9.3.14

AS FOGUEIRAS E A POSTERIDADE


Dois filmes a que assisti durante o Carnaval me chamaram a atenção por tratarem, com muita elegância, de temas que não têm hoje em dia muito charme e apelo para as gerações mais novas, aquela turma que prefere a sala ao lado, onde passam as séries Eclipse e Velozes e Furiosos (vê que agradei as mocinhas e os moleques). Pois bem, os filmes do meu Carnaval foram A Menina que Roubava Livros e Caçadores de Obras de Arte.  


De fato, os temas tratados em ambos não são de grande apelo para a galerinha. Afinal, entre um bom livro e um show mixo de pagode, quem há de negar que este lhe é superior? E entre uma exposição de Monet e um Ba-Vi quem aposta um picolé de limão na primeira opção?

Em comum, os dois filmes contam com atores de primeiro time. Em A Menina...temos Emily Watson e Geoffrey Rush. Em Caçadores...temos George Clooney, Matt Damon, Cate Blanchet, Bill Murray, John Goodman e  Jean Dujardin. Ambos se baseiam em livros de sucesso e são grandes produções. Em comum também o fato de que o nazismo é o pano de fundo das duas obras e que ambas falam do amor dos homens pelos livros e pelas obras de arte.


Uma ideia permeia os dois filmes e isso me chamou especialmente a atenção. O amor por esses objetos feitos pelo homem vale o sacrifício de uma vida? Sua preservação vale arriscar uma vida?

Antes que você responda, e se não leu o artigo de Contardo Calligaris na Folha de 6/3, certamente você deve pensar que nenhuma vida vale o sacrifício, mesmo que seja para salvar uma obra de arte ou um livro. Ok, falaremos sobre isso no final. Aguarde.

Estou lendo agora, com bastante atraso A Menina que Roubava Livros já que desde 2007 o seu autor Markus Zusak o lançou no Brasil e o fenômeno editorial permaneceu 99 semanas seguidas em primeiro lugar em listas de mais vendidos. Nele, acompanhamos a vida da pré-adolescente alemã Liesel durante o período da segunda guerra mundial. Ela vê o irmão bebê morrer de fome e frio, é separada da mãe logo no início da história e vai viver com uma família desconhecida. Logo, Liesel percebe que somente através dos livros ela encontrará uma salvação fugaz, uma fuga breve para toda a miséria do seu país, perseguição e matança de judeus e comunistas, racionamento de alimentos, fome, delações e espancamentos, o medo a veste como uma roupa que se recusa a deixar o corpo pela falta de outra.

Todo o livro é uma poesia em forma de prosa, e cada página surpreende pela delicadeza. Livro e filme têm um requinte: são narrados pela morte. Sim, a morte, a ceifadora de almas é a narradora da história e se isso lhe parece estranho, também a mim me pareceu, mas esse estranhamento passou na primeira página porque a ceifadora é uma narradora de primeira.

## DADOS ARMAZENADOS
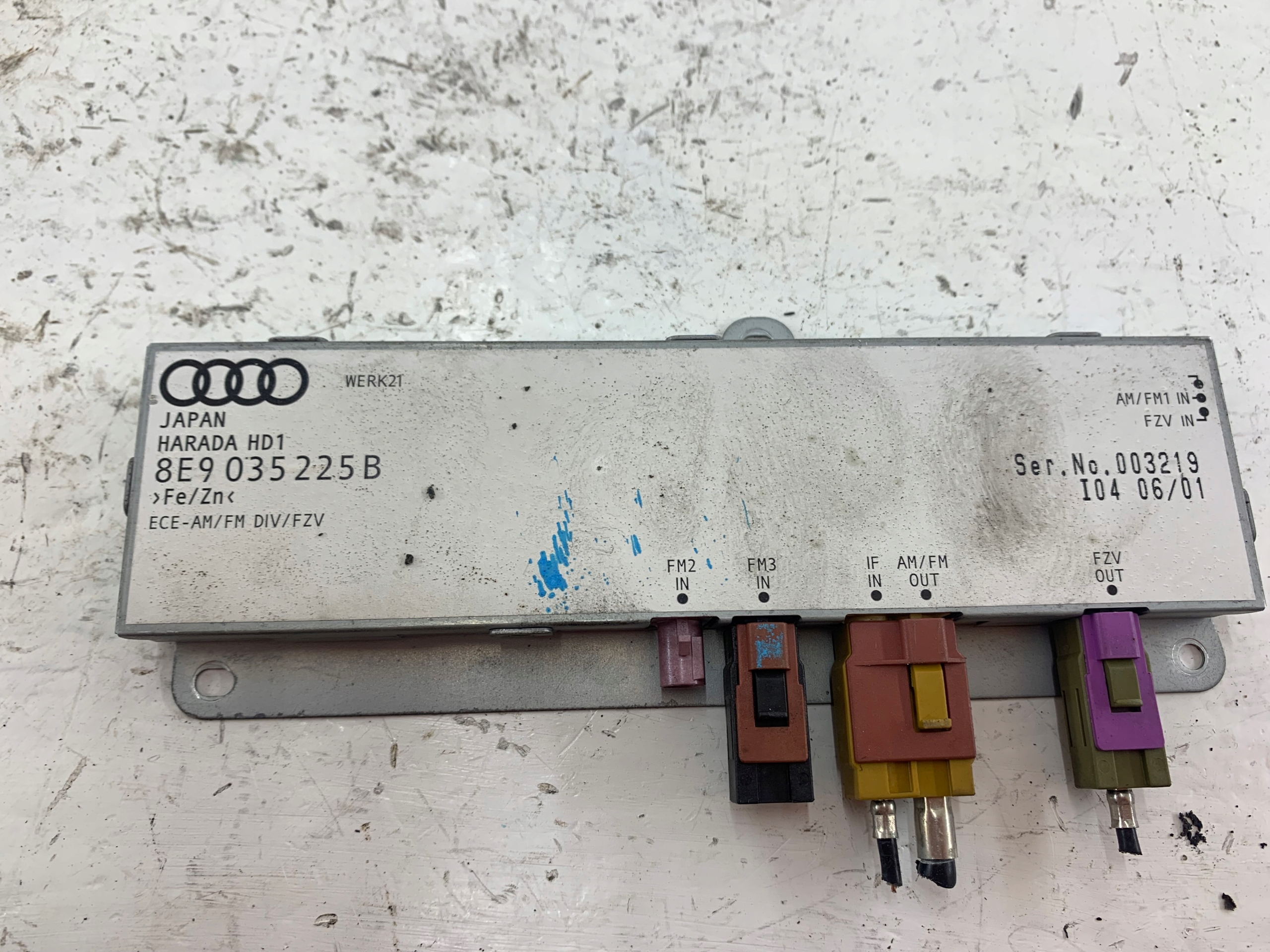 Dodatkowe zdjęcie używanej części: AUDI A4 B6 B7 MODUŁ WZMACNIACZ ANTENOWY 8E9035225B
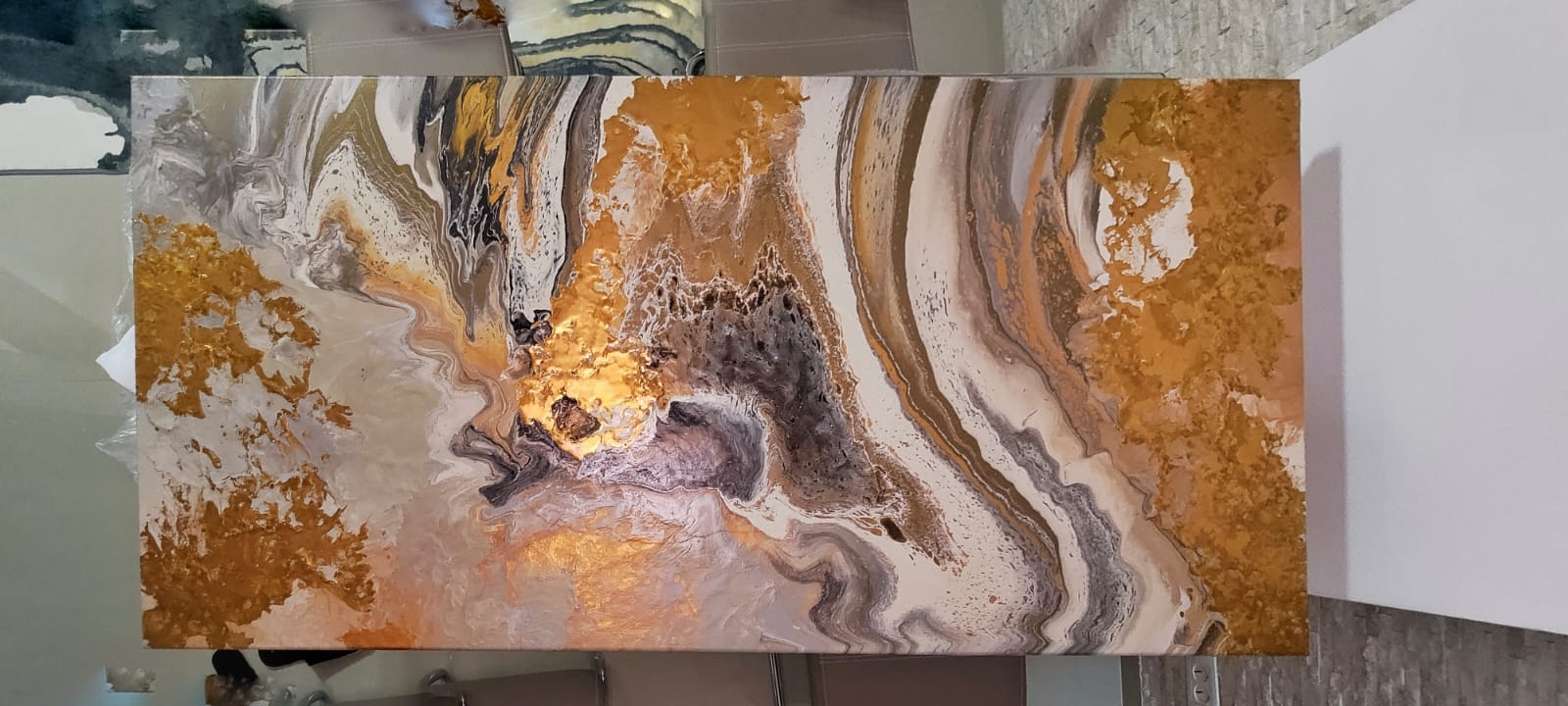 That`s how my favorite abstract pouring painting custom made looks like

## TAREFA PROPOSTA
Dê continuidade ao texto sobre os filmes A Menina que Roubava Livros e Caçadores de Obras de Arte, começando logo após a última frase apresentada.

## RESPOSTA ABAIXO
Então eu que tenho um amor quase sagrado pelos livros, entendo o que levaria essa menina faminta a arriscar a vida invadindo casas para roubar livros ou mesmo arriscando-se a resgatar um livro que estava sendo queimado em uma fogueira nazista.

Fogueira nazista!

Os nazistas eram obsecados em queimar coisas. E pessoas. É esse também o tema de Os Caçadores de Obras de Arte: uma equipe de curadores de várias partes do mundo se junta para salvar obras de arte que estavam sendo roubadas ou destruídas pelos nazistas. E novamente voltamos à pergunta que o filme faz algumas vezes: a vida de um homem vale uma obra de arte?

Certamente você, um humanista, dirá que não, que por melhor que seja a obra de arte, ela não vale a vida de um homem. Então, sem hipocrisia, como diz Calligaris, você, católico ou evangélico, tem nas mãos o livro mais precioso do mundo: a Bíblia original de Gutemberg (de 1455) e pode escolher entre salvá-la de um incêndio ou a vida de Fernandinho Beira Mar. Você relativiza seus conceitos?

Pode também escolher entre salvar de um incêndio ou o esplêndido “O Beijo”, de Gustav Klimt, ou o deputado Marco Feliciano; ou a “Pietá”, de Michelângelo, ou Jair Bolsonaro. O que você faria? Talvez você prefira deixar “Guernica”, de Picasso, arder para salvar a vida de Ricardo Lewandovski.

Sobre a influência da arte e particularmente de Guernica (aquela obra que você deixou queimar para salvar Ricardo Lewandovski), recomendo que assista ao belo filme Basquiat que, na abertura, mostra uma cena que influenciou decisivamente o interesse de Jean Michel Basquiat pela pintura. Quando criança pobre, ele era levado pela mãe toda semana para ver Guernica. O menino não entendia nada de arte, mas se impressionava ao ver, constantemente, a mãe se debulhar em lágrimas em frente àquela tela que retrata os horrores da guerra. Anos depois, aquelas tardes com a mãe no museu moldaram o gosto e transformaram a vida do artista que é hoje um dos mais respeitados e caros do mundo.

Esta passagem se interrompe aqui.